The latest UN report on climate change gives us a decade at most to stave off catastrophic global warming that will kill millions, and doing so will require massive changes to current human standards of living, or we will reach a positive feedback loop that will eventually fry most life on this rock.
Earth is likely to cross a critical threshold for global warming within the next decade, and nations will need to make an immediate and drastic shift away from fossil fuels to prevent the planet from overheating dangerously beyond that level, according to a major new report released on Monday.
The report, by the Intergovernmental Panel on Climate Change, a body of experts convened by the United Nations, offers the most comprehensive understanding to date of ways in which the planet is changing. It says that global average temperatures are estimated to rise 1.5 degrees Celsius (2.7 degrees Fahrenheit) above preindustrial levels sometime around “the first half of the 2030s,” as humans continue to burn coal, oil and natural gas.
That number holds a special significance in global climate politics: Under the 2015 Paris climate agreement, virtually every nation agreed to “pursue efforts” to hold global warming to 1.5 degrees Celsius. Beyond that point, scientists say, the impacts of catastrophic heat waves, flooding, drought, crop failures and species extinction become significantly harder for humanity to handle.
But Earth has already warmed an average of 1.1 degrees Celsius since the industrial age, and, with global fossil-fuel emissions setting records last year, that goal is quickly slipping out of reach.
There is still one last chance to shift course, the new report says. But it would require industrialized nations to join together immediately to slash greenhouse gases roughly in half by 2030 and then stop adding carbon dioxide to the atmosphere altogether by the early 2050s. If those two steps were taken, the world would have about a 50 percent chance of limiting warming to 1.5 degrees Celsius.
Delays of even a few years would most likely make that goal unattainable, guaranteeing a hotter, more perilous future.
“The pace and scale of what has been done so far and current plans are insufficient to tackle climate change,” said Hoesung Lee, the chair of the climate panel. “We are walking when we should be sprinting.”

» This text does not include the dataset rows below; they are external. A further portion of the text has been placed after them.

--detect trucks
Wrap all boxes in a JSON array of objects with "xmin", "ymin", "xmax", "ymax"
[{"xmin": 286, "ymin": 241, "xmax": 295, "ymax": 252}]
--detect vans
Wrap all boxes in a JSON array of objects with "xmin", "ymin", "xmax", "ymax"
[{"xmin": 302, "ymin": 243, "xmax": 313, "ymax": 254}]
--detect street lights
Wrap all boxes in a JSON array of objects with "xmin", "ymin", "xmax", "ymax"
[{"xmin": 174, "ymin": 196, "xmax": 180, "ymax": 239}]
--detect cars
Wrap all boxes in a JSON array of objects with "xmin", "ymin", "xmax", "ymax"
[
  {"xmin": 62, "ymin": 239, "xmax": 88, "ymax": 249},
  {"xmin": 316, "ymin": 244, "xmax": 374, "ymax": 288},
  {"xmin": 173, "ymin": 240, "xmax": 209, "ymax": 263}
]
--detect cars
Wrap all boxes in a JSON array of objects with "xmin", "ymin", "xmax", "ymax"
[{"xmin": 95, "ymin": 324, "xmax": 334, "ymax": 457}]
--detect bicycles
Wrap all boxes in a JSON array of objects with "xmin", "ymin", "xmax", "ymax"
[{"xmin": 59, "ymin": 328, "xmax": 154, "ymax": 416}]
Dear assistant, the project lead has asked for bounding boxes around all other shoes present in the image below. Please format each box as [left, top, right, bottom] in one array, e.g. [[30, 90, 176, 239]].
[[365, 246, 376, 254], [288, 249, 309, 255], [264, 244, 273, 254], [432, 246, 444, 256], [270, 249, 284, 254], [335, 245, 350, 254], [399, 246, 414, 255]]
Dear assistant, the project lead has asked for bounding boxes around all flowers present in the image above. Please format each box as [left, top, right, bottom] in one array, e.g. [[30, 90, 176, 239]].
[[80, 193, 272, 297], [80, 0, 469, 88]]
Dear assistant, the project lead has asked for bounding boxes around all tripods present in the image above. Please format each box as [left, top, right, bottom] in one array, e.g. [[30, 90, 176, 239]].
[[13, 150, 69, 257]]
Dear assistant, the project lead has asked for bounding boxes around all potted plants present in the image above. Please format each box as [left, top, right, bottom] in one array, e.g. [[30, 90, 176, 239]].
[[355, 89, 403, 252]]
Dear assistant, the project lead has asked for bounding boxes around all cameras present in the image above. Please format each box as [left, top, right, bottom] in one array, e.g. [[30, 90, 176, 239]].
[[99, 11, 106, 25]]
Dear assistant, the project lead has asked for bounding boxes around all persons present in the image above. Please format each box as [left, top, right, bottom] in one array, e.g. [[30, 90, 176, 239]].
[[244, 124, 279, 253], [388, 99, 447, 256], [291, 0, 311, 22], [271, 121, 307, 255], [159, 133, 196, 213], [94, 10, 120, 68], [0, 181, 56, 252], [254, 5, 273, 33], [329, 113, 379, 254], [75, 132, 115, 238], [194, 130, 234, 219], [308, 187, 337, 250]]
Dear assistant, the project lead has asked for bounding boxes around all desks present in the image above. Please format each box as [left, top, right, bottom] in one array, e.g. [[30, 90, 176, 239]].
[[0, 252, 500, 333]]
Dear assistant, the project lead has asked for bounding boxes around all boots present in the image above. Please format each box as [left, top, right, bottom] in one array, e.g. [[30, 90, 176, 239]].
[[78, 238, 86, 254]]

The report comes as the world’s two biggest polluters, China and the United States, continue to approve new fossil fuel projects. Last year, China issued permits for 168 coal-fired power plants of various sizes, according to the Centre for Research on Energy and Clean Air in Finland. Last week, the Biden administration approved an enormous oil drilling project known as Willow that will take place on pristine federal land in Alaska.
So no, there doesn't seem to be any chance that countries will act in the next decade, and future generations will curse their ancestors who did nothing.
Those that survive, that is.
Increasingly, we're headed for author William Gibson's "Jackpot Theory", where the odds of compounding climate change, resource shortages, nuclear war, viral pandemics and biological collapse means simply surviving the future will feel like "hitting the jackpot".
Maybe those who do survive will be able to turn the human race around, but there's no reason at all to believe the next several decades will be anything other than abject misery for the vast majority of us.
At the very least, Gen Z and whoever comes after will have every reason to despise those who came before them. I don't want to be right about this, but I don't think I'm wrong.